Пьеро. А потому, что ты меня огорчаешь, верно говорю.
Шарлотта. Чем же это я тебя огорчаю?
Пьеро. Да вот не любишь ты меня.
Шарлотта. Ах, вот что! Только и всего?
Пьеро. Да, только и всего, и этого предостаточно.
Шарлотта. Господи, Пьеро, ты мне всегда одно и то же говоришь!
Пьеро. Я тебе всегда одно и то же говорю, потому у нас с тобой всегда одно и то же, а кабы не было всегда одно и то же, я бы тебе всегда одно и то же не говорил.
Шарлотта. Да чего тебе надо-то? Чего ты хочешь-то?
Пьеро. Черт возьми, я хочу, чтоб ты меня любила!
Шарлотта. А разве я тебя не люблю?
Пьеро. Нет, ты меня не любишь, а вот я-то все делаю, чтобы ты меня любила. Я без всяких разговоров покупаю тебе ленты у всех торговцев, которые к нам заходят, чуть шею себе не ломаю, а достаю тебе дроздов из гнезда, нанимаю скрипачей, чтобы играли на твои именины, - и все как об стену горох. Знаешь, Шарлотта, нехорошо это и нечестно - не любить людей, которые нас любят.
Шарлотта. Господи, да я ж тебя люблю!
Пьеро. Нечего сказать, хороша любовь!
Шарлотта. Да как же тебя еще-то любить прикажешь?
Пьеро. А так, как любят все люди, когда они взаправду любят.
Шарлотта. А я тебя не взаправду люблю?
Пьеро. Нет. Когда взаправду любят, так это всякому и видно, и чего только тут не вытворяют с людьми, если любят их от всего сердца! Погляди на Томасу-толстуху, что втюрилась в молодого Робена: все-то она вокруг него егозит, все-то его дразнит, никогда в покое не оставит. Пройдет мимо него всякий раз как-нибудь пошутит или подзатыльника ему даст, а то намедни сидел он на скамейке, так она ее вытащила из-под него - он во весь рост и растянулся на земле. Вот это любовь так любовь! А ты никогда словечка мне не скажешь, ровно пень какой-то. Я хоть двадцать раз перед тобою пройду, ты и с места не двинешься, чтоб меня шлепнуть или что сказать. Черт возьми, так не годится, уж очень ты бесчувственная!

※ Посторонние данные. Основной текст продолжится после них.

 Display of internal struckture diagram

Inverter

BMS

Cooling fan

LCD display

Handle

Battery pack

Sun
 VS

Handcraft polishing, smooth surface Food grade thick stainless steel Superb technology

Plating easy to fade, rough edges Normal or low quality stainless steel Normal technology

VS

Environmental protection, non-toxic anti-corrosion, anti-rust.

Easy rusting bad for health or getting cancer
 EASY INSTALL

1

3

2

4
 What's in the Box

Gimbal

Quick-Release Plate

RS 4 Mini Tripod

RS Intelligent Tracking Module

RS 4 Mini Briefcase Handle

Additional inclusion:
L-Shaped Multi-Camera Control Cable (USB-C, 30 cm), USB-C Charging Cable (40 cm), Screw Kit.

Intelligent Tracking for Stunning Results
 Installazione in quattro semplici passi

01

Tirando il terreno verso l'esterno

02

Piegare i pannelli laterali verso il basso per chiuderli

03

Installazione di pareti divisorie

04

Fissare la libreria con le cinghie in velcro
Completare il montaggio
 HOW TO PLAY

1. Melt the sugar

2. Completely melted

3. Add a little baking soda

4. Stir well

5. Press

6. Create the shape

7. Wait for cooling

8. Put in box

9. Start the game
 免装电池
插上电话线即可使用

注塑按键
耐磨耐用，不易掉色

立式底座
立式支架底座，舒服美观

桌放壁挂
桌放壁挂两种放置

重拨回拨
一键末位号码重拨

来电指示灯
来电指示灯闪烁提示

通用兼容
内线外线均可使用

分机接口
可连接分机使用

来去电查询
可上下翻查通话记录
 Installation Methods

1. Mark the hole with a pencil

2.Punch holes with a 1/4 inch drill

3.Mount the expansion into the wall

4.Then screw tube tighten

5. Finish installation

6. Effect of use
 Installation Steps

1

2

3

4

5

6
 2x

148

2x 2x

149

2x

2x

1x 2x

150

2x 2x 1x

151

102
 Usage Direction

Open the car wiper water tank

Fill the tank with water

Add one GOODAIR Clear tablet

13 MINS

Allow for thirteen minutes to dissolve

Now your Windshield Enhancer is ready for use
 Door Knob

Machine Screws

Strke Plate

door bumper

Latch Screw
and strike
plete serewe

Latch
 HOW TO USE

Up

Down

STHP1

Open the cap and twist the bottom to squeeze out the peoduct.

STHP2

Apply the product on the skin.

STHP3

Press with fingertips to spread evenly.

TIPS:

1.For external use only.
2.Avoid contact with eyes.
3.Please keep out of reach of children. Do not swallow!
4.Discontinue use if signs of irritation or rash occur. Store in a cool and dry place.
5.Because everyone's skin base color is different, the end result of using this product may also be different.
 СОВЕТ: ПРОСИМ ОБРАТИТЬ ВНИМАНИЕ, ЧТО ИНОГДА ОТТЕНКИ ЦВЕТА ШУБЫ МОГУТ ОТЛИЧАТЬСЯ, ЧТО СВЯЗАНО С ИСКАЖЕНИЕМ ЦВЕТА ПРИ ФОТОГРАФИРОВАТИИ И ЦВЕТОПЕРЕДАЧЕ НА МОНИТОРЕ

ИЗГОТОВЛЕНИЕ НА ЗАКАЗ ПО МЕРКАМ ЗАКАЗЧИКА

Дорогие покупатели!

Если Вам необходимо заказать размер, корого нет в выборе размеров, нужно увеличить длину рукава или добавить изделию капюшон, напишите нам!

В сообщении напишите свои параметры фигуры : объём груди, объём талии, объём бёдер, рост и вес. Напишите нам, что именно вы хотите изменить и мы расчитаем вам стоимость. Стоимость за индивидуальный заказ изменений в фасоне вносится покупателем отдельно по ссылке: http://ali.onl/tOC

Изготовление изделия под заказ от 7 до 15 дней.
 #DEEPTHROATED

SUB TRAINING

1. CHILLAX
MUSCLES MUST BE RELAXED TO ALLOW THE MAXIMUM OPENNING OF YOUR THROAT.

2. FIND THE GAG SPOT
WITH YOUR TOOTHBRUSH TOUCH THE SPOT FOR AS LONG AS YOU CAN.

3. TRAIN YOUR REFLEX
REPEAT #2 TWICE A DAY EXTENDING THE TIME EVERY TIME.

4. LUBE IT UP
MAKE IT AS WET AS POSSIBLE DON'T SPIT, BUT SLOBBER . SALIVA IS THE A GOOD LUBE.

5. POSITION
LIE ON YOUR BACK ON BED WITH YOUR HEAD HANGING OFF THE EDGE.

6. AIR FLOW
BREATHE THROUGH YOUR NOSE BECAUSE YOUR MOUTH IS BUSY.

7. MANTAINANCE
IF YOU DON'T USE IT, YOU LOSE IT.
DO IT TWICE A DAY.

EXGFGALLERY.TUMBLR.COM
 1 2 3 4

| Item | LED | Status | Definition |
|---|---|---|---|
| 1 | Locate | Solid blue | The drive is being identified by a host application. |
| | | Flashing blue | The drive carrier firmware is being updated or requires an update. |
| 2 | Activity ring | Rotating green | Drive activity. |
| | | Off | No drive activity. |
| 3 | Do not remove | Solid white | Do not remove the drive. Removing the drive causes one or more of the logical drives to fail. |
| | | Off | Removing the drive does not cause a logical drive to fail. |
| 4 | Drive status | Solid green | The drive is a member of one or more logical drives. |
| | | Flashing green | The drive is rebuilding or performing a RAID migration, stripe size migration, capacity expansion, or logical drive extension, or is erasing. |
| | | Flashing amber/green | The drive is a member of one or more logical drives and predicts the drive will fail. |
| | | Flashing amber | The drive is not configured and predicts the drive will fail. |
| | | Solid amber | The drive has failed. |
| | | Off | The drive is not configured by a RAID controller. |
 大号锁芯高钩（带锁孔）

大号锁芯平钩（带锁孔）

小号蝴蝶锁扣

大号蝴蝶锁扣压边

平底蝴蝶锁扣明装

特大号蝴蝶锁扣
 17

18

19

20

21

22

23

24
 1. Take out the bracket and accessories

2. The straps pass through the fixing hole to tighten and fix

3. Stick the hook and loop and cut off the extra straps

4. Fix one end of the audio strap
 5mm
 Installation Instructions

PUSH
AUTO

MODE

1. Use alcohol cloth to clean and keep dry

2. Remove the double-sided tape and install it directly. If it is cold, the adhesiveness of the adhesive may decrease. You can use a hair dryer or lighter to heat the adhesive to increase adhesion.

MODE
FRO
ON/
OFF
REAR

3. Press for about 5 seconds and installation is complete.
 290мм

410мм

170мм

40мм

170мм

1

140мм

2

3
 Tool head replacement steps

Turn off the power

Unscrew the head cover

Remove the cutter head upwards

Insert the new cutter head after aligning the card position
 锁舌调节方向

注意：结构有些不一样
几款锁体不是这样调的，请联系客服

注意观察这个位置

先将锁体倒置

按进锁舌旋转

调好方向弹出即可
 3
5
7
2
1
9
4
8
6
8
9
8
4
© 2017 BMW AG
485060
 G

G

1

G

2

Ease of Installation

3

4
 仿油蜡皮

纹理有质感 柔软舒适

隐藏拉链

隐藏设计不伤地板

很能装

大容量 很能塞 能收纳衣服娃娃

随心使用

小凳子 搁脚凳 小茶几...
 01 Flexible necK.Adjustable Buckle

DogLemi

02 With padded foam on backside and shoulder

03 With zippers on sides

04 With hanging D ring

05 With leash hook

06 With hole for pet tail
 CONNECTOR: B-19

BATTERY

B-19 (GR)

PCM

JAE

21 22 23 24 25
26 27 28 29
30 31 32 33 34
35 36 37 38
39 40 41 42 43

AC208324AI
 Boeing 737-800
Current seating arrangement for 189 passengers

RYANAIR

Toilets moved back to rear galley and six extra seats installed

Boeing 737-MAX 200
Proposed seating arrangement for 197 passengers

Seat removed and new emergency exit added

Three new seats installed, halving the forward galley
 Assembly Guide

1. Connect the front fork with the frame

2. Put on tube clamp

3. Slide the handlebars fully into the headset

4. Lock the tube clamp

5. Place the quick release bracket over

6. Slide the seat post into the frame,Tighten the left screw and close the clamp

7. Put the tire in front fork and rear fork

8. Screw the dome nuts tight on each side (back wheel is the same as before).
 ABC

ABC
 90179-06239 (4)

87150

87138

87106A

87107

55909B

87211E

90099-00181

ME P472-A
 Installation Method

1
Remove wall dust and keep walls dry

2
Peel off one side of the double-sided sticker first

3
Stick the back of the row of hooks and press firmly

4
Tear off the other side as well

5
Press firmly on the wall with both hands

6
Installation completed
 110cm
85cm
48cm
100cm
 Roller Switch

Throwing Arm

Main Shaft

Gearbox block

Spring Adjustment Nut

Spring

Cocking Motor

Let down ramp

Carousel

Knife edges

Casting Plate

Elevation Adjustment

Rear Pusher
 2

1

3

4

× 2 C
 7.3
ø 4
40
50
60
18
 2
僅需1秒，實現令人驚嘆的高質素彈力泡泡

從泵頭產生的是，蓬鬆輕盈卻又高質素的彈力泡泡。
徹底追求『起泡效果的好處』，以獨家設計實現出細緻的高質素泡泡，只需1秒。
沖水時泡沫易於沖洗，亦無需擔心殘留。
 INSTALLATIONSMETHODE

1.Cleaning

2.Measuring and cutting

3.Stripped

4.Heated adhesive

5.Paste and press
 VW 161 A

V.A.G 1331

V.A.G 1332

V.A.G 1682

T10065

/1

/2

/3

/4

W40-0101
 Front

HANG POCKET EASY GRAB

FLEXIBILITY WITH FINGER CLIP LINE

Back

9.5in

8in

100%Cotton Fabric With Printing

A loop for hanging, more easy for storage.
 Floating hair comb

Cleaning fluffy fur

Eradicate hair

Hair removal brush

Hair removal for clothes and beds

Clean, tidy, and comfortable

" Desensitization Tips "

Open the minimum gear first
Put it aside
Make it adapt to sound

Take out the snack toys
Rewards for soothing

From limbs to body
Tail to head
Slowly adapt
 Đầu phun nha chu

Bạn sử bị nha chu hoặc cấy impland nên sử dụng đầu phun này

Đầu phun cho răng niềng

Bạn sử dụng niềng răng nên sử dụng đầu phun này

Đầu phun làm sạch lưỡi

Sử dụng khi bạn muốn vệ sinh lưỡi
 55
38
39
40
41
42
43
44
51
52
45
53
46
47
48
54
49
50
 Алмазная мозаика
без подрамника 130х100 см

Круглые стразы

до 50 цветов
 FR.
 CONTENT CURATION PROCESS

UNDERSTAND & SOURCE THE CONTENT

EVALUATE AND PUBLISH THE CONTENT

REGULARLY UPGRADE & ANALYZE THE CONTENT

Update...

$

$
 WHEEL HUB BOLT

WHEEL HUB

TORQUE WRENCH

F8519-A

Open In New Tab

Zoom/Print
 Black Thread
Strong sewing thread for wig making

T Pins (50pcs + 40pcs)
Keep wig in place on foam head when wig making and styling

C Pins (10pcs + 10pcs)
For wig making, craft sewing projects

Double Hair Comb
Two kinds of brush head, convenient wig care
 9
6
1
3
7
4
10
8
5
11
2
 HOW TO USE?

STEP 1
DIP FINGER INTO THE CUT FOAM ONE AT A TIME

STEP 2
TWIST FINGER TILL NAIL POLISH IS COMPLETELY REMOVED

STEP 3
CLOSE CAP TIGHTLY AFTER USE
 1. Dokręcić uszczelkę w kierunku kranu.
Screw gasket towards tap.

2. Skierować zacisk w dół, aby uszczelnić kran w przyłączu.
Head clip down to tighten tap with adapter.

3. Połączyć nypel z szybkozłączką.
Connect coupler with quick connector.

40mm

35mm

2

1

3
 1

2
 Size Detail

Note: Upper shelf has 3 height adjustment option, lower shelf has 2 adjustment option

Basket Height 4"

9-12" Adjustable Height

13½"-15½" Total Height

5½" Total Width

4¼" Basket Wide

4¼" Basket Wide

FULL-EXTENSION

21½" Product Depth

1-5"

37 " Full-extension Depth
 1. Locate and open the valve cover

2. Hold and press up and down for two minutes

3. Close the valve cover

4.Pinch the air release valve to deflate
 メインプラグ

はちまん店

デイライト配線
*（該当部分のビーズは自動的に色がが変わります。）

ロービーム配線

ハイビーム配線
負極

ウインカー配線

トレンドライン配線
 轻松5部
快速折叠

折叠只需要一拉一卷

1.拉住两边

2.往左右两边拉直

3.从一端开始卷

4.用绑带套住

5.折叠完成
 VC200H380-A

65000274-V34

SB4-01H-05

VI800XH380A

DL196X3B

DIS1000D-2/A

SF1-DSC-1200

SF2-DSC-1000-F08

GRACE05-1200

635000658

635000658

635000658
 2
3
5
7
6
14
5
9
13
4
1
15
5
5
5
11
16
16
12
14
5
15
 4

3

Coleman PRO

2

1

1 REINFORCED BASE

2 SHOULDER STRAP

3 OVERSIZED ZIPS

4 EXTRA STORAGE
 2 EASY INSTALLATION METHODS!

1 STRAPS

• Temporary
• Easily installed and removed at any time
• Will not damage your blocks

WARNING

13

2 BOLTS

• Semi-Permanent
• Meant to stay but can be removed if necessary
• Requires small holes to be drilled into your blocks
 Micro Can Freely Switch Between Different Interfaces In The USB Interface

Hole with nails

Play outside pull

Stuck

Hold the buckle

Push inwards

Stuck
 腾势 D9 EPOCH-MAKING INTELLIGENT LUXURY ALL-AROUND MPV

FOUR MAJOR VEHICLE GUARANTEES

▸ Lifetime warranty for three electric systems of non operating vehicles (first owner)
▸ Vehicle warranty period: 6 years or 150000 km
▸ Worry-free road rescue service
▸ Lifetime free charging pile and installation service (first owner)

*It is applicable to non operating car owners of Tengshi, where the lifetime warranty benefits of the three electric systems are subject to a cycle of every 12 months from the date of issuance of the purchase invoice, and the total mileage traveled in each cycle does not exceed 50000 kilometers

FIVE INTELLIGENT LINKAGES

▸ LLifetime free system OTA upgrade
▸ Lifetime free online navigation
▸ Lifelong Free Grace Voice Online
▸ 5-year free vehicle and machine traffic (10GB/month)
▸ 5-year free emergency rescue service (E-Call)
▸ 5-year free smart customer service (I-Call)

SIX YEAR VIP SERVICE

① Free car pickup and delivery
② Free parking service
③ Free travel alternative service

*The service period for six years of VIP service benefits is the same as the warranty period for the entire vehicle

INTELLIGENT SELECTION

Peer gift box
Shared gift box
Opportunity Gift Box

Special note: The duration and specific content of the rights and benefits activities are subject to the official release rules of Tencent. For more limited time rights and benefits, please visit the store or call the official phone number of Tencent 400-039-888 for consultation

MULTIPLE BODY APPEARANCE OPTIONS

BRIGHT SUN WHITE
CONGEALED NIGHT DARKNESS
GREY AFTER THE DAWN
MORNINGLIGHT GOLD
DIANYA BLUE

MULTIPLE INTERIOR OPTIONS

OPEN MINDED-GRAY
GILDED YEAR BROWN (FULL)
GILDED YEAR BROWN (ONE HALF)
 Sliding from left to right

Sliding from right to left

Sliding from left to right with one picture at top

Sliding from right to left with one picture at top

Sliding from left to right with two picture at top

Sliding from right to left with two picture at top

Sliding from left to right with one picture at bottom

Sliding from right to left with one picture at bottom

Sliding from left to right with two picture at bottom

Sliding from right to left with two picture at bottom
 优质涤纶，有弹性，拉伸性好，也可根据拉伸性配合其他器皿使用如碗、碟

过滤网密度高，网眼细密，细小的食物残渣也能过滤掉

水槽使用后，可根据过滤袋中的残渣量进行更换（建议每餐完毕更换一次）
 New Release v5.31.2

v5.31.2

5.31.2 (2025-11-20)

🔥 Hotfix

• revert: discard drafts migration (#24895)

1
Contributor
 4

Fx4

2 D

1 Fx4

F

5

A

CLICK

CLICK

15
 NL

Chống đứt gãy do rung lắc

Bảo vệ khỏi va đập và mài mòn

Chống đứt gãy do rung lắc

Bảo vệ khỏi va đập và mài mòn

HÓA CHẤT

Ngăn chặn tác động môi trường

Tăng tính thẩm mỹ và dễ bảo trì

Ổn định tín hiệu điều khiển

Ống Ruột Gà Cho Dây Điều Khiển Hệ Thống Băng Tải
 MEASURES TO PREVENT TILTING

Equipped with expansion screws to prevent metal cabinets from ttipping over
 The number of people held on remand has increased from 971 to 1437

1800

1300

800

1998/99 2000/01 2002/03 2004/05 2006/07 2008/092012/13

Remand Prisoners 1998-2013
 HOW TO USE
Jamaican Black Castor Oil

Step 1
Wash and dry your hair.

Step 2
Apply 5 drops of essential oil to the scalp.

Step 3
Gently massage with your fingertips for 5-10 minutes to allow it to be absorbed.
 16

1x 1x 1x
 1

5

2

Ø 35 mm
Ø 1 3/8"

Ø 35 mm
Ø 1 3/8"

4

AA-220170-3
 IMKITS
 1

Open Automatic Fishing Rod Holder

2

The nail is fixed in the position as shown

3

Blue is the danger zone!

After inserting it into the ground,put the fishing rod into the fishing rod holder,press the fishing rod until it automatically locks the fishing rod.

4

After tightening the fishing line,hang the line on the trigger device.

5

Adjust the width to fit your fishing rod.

Шарлотта. Уж какая есть. Такой у меня нрав, мне себя не переделать.
Пьеро. Нрав тут ни при чем. Когда кого любишь, всегда чем-нибудь это покажешь.
Шарлотта. Люблю я тебя сколько могу, а коли тебе этого мало, можешь полюбить другую.
Пьеро. Вот те на! Мне не этого надо. Да ты послушай, кабы ты меня любила, стала бы ты говорить такие вещи?
Шарлотта. А ты чего мне голову морочишь?